■ WHAT YOU HAVE TO DO:
Quote all of the material below word for word, leaving out the pictures.

■ MATERIAL FOR THIS TASK:

•••••

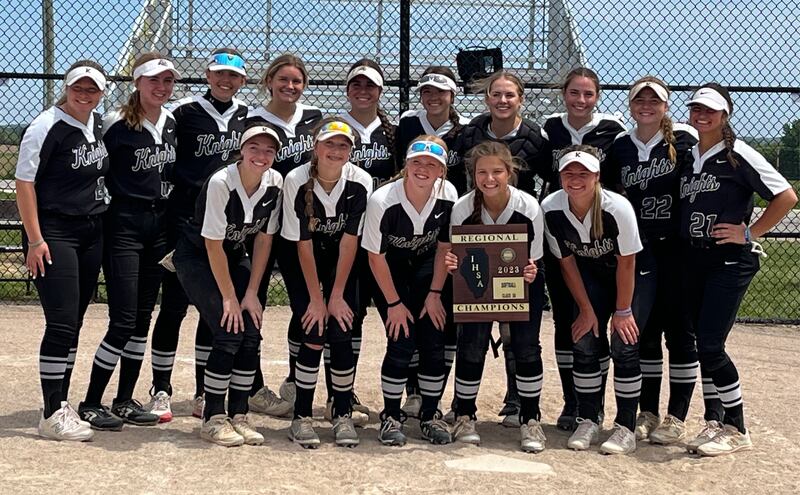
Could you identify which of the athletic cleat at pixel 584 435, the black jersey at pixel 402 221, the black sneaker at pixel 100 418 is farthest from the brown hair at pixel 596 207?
the black sneaker at pixel 100 418

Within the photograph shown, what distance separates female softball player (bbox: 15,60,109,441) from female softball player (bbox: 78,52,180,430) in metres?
0.11

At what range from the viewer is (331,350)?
5.13 meters

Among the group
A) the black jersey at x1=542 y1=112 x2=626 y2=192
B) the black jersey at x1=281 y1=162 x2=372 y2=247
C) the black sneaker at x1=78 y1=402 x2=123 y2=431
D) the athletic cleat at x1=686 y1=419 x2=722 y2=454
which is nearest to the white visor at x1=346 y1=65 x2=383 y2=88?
the black jersey at x1=281 y1=162 x2=372 y2=247

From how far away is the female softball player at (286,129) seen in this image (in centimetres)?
530

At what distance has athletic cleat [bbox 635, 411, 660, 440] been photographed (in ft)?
17.3

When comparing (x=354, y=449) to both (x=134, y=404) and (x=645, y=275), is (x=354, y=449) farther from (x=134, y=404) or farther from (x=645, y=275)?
(x=645, y=275)

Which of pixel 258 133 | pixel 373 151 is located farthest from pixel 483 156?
pixel 258 133

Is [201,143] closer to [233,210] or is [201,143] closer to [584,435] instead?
[233,210]

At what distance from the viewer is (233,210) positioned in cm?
489

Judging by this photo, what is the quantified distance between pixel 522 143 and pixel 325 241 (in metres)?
1.29

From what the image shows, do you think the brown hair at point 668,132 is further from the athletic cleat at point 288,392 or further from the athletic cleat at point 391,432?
the athletic cleat at point 288,392

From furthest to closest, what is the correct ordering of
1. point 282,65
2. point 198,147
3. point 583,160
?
point 198,147 → point 282,65 → point 583,160

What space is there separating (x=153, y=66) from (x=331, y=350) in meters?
1.85

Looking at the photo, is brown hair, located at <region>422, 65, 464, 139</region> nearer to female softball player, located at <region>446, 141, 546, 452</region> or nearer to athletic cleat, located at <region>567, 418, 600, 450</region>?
female softball player, located at <region>446, 141, 546, 452</region>
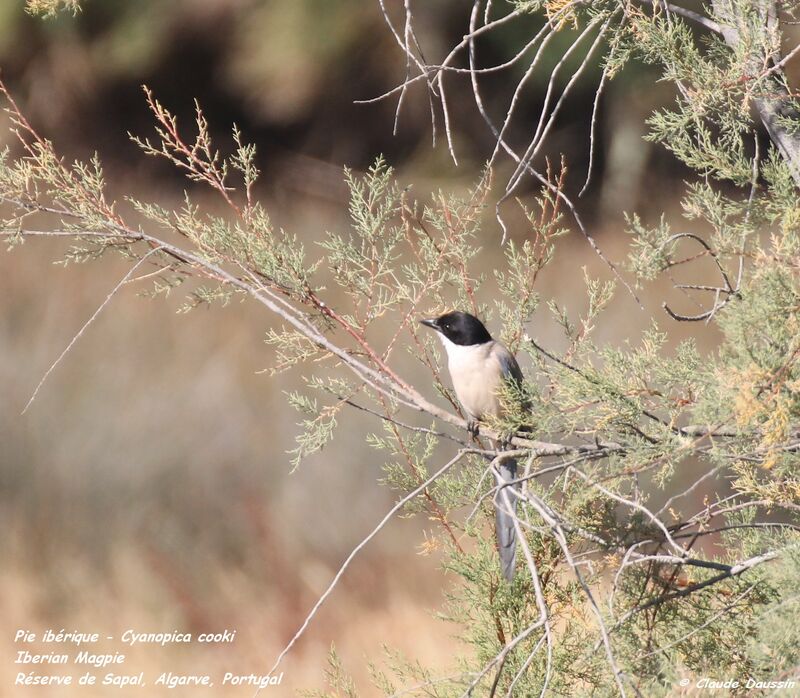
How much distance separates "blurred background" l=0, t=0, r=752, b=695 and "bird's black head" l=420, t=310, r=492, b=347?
911mm

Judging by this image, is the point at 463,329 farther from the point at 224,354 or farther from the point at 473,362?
the point at 224,354

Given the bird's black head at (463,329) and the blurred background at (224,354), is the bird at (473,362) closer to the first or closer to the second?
the bird's black head at (463,329)

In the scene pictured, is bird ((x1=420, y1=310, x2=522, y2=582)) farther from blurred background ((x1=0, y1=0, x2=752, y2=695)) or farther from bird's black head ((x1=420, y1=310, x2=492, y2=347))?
blurred background ((x1=0, y1=0, x2=752, y2=695))

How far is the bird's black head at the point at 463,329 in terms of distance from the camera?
2.79 m

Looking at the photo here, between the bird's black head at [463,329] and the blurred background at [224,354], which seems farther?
the blurred background at [224,354]

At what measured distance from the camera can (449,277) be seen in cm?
210

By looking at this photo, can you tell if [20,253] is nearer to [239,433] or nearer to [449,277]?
[239,433]

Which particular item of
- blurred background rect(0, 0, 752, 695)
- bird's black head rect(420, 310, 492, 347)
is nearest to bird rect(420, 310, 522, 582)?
bird's black head rect(420, 310, 492, 347)

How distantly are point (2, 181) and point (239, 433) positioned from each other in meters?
4.77

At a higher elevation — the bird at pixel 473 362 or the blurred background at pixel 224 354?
the bird at pixel 473 362

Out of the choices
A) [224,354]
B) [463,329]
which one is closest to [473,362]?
[463,329]

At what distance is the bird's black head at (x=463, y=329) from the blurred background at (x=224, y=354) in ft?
2.99

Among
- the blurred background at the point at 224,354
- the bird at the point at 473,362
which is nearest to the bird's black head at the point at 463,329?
the bird at the point at 473,362

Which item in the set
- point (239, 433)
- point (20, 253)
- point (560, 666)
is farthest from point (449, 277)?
point (20, 253)
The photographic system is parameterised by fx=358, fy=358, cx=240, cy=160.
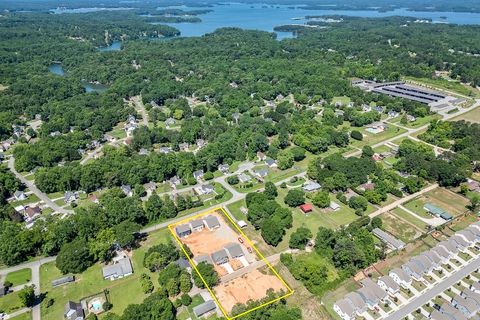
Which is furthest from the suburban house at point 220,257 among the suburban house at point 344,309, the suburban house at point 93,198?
the suburban house at point 93,198

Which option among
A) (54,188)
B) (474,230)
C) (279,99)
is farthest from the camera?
(279,99)

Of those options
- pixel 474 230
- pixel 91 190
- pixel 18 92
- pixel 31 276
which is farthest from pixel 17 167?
pixel 474 230

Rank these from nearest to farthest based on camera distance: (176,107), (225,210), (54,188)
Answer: (225,210), (54,188), (176,107)

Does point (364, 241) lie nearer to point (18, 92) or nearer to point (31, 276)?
point (31, 276)

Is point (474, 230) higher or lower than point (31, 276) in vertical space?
higher

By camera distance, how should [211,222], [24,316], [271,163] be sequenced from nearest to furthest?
[24,316] → [211,222] → [271,163]

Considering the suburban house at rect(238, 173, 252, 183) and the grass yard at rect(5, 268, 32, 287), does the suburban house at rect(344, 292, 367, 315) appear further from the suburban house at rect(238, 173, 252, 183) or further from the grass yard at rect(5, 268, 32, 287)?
the grass yard at rect(5, 268, 32, 287)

•••••

■ THE RESULT:
Could you identify which of the athletic cleat at pixel 584 435, the black jersey at pixel 402 221, the black sneaker at pixel 100 418 is farthest from the brown hair at pixel 596 207?
the black sneaker at pixel 100 418

Within the photograph shown, what distance separates female softball player (bbox: 15,60,109,441) from female softball player (bbox: 78,52,180,430) in metres?
0.11

At what range from the viewer is (331,350)?
5.13 meters

Among the group
A) the black jersey at x1=542 y1=112 x2=626 y2=192
B) the black jersey at x1=281 y1=162 x2=372 y2=247
C) the black sneaker at x1=78 y1=402 x2=123 y2=431
D) the athletic cleat at x1=686 y1=419 x2=722 y2=454
which is nearest to the white visor at x1=346 y1=65 x2=383 y2=88?
the black jersey at x1=281 y1=162 x2=372 y2=247

From how far away is the female softball player at (286,129) seen in this image (in centimetres)?
530

At what distance has athletic cleat [bbox 635, 411, 660, 440] been photographed (in ft)?
17.3

When comparing (x=354, y=449) to both (x=134, y=404) and (x=645, y=275), is (x=354, y=449) farther from (x=134, y=404) or farther from (x=645, y=275)?
(x=645, y=275)

Which of pixel 258 133 | pixel 373 151 is located farthest from pixel 483 156?
pixel 258 133

Is [201,143] closer to [233,210] or is [201,143] closer to [584,435] instead?
[233,210]

At what distance from the viewer is (233,210) positioned in cm?
489

Judging by this photo, what is the quantified distance between pixel 522 143 and pixel 325 241 (in metres)?
1.29

From what the image shows, do you think the brown hair at point 668,132 is further from the athletic cleat at point 288,392 or further from the athletic cleat at point 391,432?
the athletic cleat at point 288,392

From furthest to closest, what is the correct ordering of
1. point 282,65
2. point 198,147
3. point 583,160
?
point 198,147 → point 282,65 → point 583,160

What space is there separating (x=153, y=66) from (x=331, y=350) in meters?
1.85

Looking at the photo, is brown hair, located at <region>422, 65, 464, 139</region> nearer to female softball player, located at <region>446, 141, 546, 452</region> or nearer to athletic cleat, located at <region>567, 418, 600, 450</region>?
female softball player, located at <region>446, 141, 546, 452</region>
How much distance separates "blurred background" l=0, t=0, r=752, b=695 and "bird's black head" l=420, t=310, r=492, b=347?
911mm

Judging by this image, is the point at 463,329 farther from the point at 224,354 or farther from the point at 473,362?
the point at 224,354

Given the bird's black head at (463,329) and the blurred background at (224,354), is the bird at (473,362) closer to the first or closer to the second?
the bird's black head at (463,329)

In the scene pictured, is bird ((x1=420, y1=310, x2=522, y2=582)) farther from blurred background ((x1=0, y1=0, x2=752, y2=695)) or farther from bird's black head ((x1=420, y1=310, x2=492, y2=347))?
blurred background ((x1=0, y1=0, x2=752, y2=695))

How far is the bird's black head at the point at 463,329 in terms of distance from the camera?
2.79 m

Looking at the photo here, between the bird's black head at [463,329] and the blurred background at [224,354], which seems farther?
the blurred background at [224,354]

At what measured distance from the camera can (449,277) be seen in cm?
210

By looking at this photo, can you tell if [20,253] is nearer to [239,433] or nearer to [449,277]?
[239,433]

Which particular item of
- blurred background rect(0, 0, 752, 695)
- bird's black head rect(420, 310, 492, 347)
is nearest to bird rect(420, 310, 522, 582)?
bird's black head rect(420, 310, 492, 347)

How distantly are point (2, 181) and point (239, 433) positioned from each other in meters?
4.77

At a higher elevation — the bird at pixel 473 362 or the blurred background at pixel 224 354?
the bird at pixel 473 362

Out of the choices
A) [224,354]
B) [463,329]
which one is closest to [473,362]?
[463,329]

At what distance is the bird's black head at (x=463, y=329) from the blurred background at (x=224, y=354) in ft?
2.99

Among
- the blurred background at the point at 224,354
- the bird at the point at 473,362
which is nearest to the bird's black head at the point at 463,329?
the bird at the point at 473,362

Which item in the set
- point (239, 433)
- point (20, 253)
- point (560, 666)
is farthest from point (449, 277)?
point (20, 253)
The photographic system is parameterised by fx=358, fy=358, cx=240, cy=160.
Which is furthest from the suburban house at point 220,257 among the suburban house at point 344,309, the suburban house at point 93,198?
the suburban house at point 93,198

Which option among
A) (54,188)
B) (474,230)
C) (279,99)
is farthest from the camera?
(279,99)

Of those options
- pixel 474 230
- pixel 91 190
- pixel 18 92
- pixel 31 276
which is farthest from pixel 17 167?
pixel 474 230

Rank these from nearest to farthest based on camera distance: (176,107), (225,210), (54,188)
Answer: (225,210), (54,188), (176,107)

Does point (364, 241) lie nearer to point (18, 92) or nearer to point (31, 276)?
point (31, 276)

Is point (474, 230) higher or lower than point (31, 276) in vertical space?
higher

By camera distance, how should [211,222], [24,316], [271,163] be sequenced from nearest to furthest?
[24,316] → [211,222] → [271,163]

Considering the suburban house at rect(238, 173, 252, 183) and the grass yard at rect(5, 268, 32, 287), does the suburban house at rect(344, 292, 367, 315) appear further from the suburban house at rect(238, 173, 252, 183) or further from the grass yard at rect(5, 268, 32, 287)?
the grass yard at rect(5, 268, 32, 287)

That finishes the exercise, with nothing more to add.